The exhibition was held in Hyde Park in a great building of glass and iron—which afterwards was re-erected as the Crystal Palace. Financially it was a great success. It made many English people realize for the first time that theirs was not the only industrial country in the world, and that commercial prosperity was not a divinely appointed British monopoly. There was the clearest evidence of a Europe recovering steadily from the devastation of the Napoleonic wars, and rapidly overtaking the British lead in trade and manufacture. It was followed directly by the organization of a Science and Art Department (1853), to recover, if possible, the educational leeway that Britain had lost.

The exhibition released a considerable amount of international talk and sentiment. It had already found expression in the work of such young poets as Tennyson, who had glanced down the vista of the future.

“Till the war-drums throb’d no longer, and the battle-flags were furl’d
In the Parliament of man, the Federation of the world.”

There was much shallow optimism on the part of comfortable people just then. Peace seemed to be more secure than it had been for a long time. The social gales of 1848 had blown, and, it seemed, blown themselves out. Nowhere had the revolution succeeded. In France it had been betrayed a second time by a Bonaparte, a nephew of the first Napoleon, but a much more supple and intelligent man.[479] He had posed as a revolutionary while availing himself of the glamour of his name; he had twice attempted raids on France during the Orleans monarchy. He had written a manual of artillery to link himself to his uncle’s prestige, and he had also published an account of what he alleged to be Napoleonic views, Des Idées Napoléoniennes, in which he jumbled up socialism, socialistic reform, and pacificism with the Napoleonic legend. The republic of 1848 was soon in difficulties with crude labour experiments, and in October he was able to re-enter the country and stand for election as President. He took an oath as President to be faithful to the democratic republic, and to regard as enemies all who attempted to change the form of government. In two years’ time (December, 1852) he was Emperor of the French.

At first he was regarded with considerable suspicion by Queen Victoria, or rather by Baron Stockmar, the friend and servant of King Leopold of Belgium, and the keeper of the international conscience of the British queen and her consort. All this group of Saxe-Coburg-Gotha people had a reasonable and generous enthusiasm for the unity and well-being of Germany—upon liberal lines—and they were disposed to be alarmed at this Bonapartist revival. Lord Palmerston, the British foreign minister, was, on the other hand, friendly with the usurper from the outset; he offended the queen by sending amiable despatches to the French President without submitting them for her examination and so giving her sufficient time to consult Stockmar upon them, and he was obliged to resign. But subsequently the British Court veered round to a more cordial attitude to the new adventurer. The opening years of his reign promised a liberal monarchy rather than a Napoleonic career; a government of “cheap bread, great public works, and holidays,”[480] and he expressed himself warmly in favour of the idea of nationalism, which was naturally a very acceptable idea to any liberal German intelligence. There had been a brief all-German parliament at Frankfort in 1848, which was overthrown in 1849 by the Prussian monarchy.
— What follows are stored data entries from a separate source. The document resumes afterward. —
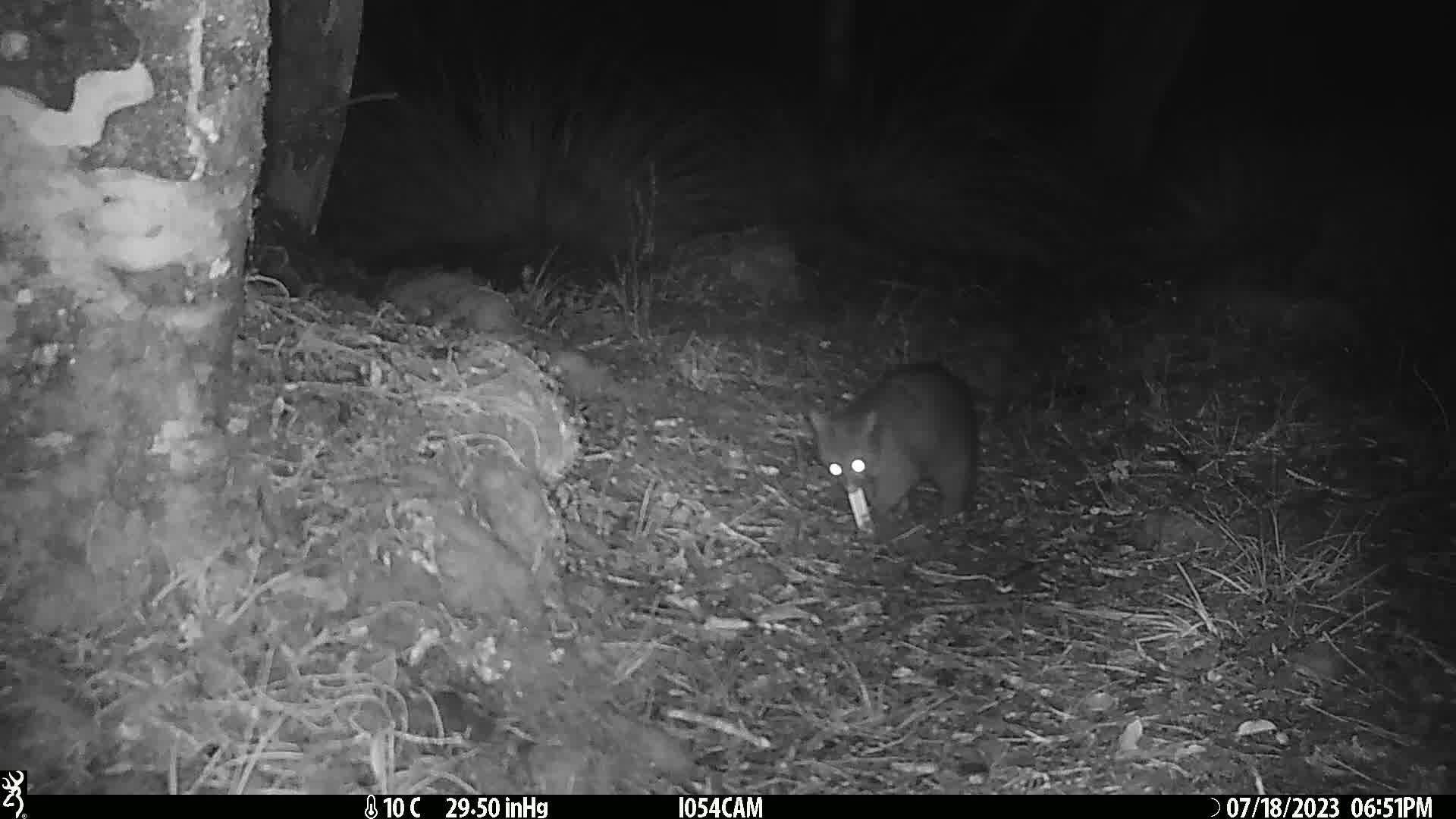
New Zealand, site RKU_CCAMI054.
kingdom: Animalia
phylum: Chordata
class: Mammalia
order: Diprotodontia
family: Phalangeridae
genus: Trichosurus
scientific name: Trichosurus vulpecula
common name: common brushtail possum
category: possum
Possum (common brushtail possum) (Trichosurus vulpecula).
(This conflict between Palmerston and the Crown is interesting because it shows the way in which the aristocratic ruling class of the crowned republic of the Britain of the early Georges was now, with an uneasy democracy below it, an educated royal consort above, and an education which had not kept pace with the times, losing power to the renascent energy of the Crown. A Stockmar would have been impossible in the reigns of George I or George II, or in a nineteenth-century Great Britain with a reasonably well-educated peerage.)